Pek çoğumuzun sahip olduğu başkalarına veya dünyaya katkıda bulunma arzusu doğal ve gerçektir. Eğer herhangi bir zorunluluk, korku veya suçluluk alanından katkıda bulunursak, daha büyük amacımıza ve ayrıca katkının kendisine karşı üretken olan düşük bir titreşim sunarız. Yani eksideyizdir. Birisi için üzülmek yargıdır ve bu nedenle düşük bir titreşim yansıtırken; şefkat iç gözümüzle başkalarını görüp sevgi ile karşılık vermektedir. Bu da; hediyelerinizi, yeteneklerinizi veya herhangi bir katkı formunu sunmadan önce, düşünceleriniz ve niyetleriniz ile temiz ve net olmanız, verdiğiniz şeyin sevgi alanından gelmesi için sevgi ile aynı paralelde olmanız ve sevginin yüksek titreşimini yansıtmanız anlamına gelir. Tüm bunların bir araya gelip vücut bulmuş hali de Aşktır.
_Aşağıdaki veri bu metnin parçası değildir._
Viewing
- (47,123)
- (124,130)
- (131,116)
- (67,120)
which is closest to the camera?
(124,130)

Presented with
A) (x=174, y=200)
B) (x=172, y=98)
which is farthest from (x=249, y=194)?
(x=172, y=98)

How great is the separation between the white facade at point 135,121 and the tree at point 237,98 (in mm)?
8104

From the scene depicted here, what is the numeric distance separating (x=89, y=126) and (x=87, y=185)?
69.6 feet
  1. Kendinizi ifade etmeyi alışkanlık haline getirin!

Farklı olmak, kendini ifade etmek, konuşmak, gerçeği anlatmak, utangaçlığı aşmak, başkalarının ne düşündüğünü umursamamak ve kendin için düşünmek için cesur ol. Işığını yak! Bu bir utangaçlık zamanı değil, utanmak için hiç de doğru bir zaman değil. Hemen dans et ve kanatlarını aç, sonuçta ne zaman uçacağını asla bilemezsin!

  1. Aşkınızı yayın, genişletin, büyütün!
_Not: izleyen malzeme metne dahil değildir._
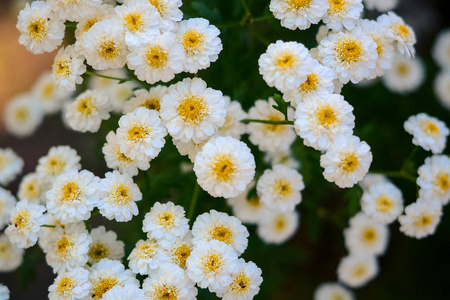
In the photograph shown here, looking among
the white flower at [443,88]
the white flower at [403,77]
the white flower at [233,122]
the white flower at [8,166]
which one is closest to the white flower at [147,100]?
the white flower at [233,122]

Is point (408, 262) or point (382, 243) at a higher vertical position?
point (382, 243)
Sevgiyi seçme ve sevgiyi ifade etme eylemleri basit, ama derin eylemlerdir ve kesinlikle titreşiminizi arttırır. Siz sevgiden bahsediyorsunuz ve durum çoğu zaman öyle görünmese de etrafınızdaki diğerleri de öyle. Siz sevginizi ifade edip yayarken, diğerleri bu büyük sevgiyi hissedecek ve kendi içinde bulmaya başlayacaklardır. Siz kendi titreşiminizi yükseltirken, amacınızın bir yan ürünü olarak etrafınızda bir “Aşk Salgını” yayıyor olabilirsiniz.

  1. Onunla iletişime geçin!

İçinizdeki yüksek gücünüz, potansiyelinizle ne kadar çok sağlam bağlantı kurarsanız titreşiminiz de o kadar yüksek olur. Birini veya bir şeye bağlanmak için doğru bir yol yoktur. Siz, yaşam ve “Yaşamın Kaynağı” ile uyumlu hissetmenizi sağlayacak bir yol bularak bağlanabilirsiniz. Bağlanma uygulaması aslında bir çeşit bırakma uygulamasıdır. Aynı anda birkaç şeyi aynı anda birbirine bağlayamaz, birlikte tutamaz ya da kavrayamazsınız. Titreşiminizi yükseltmek için, bağlanmak şart, bağlanmak için de iletişim olmazsa olmazdır. Bunun için iletişime geçin, yürüyüşe çıkın, dans edin, dua edin, boyama kursuna gidin, şarkı söyleyin, birileriyle bağlantıya geçmek için ne gerekiyorsa onu yapın.

Tüm bunlar için kendine güven ve evrene güven, işte o zaman her şey güzel olacak!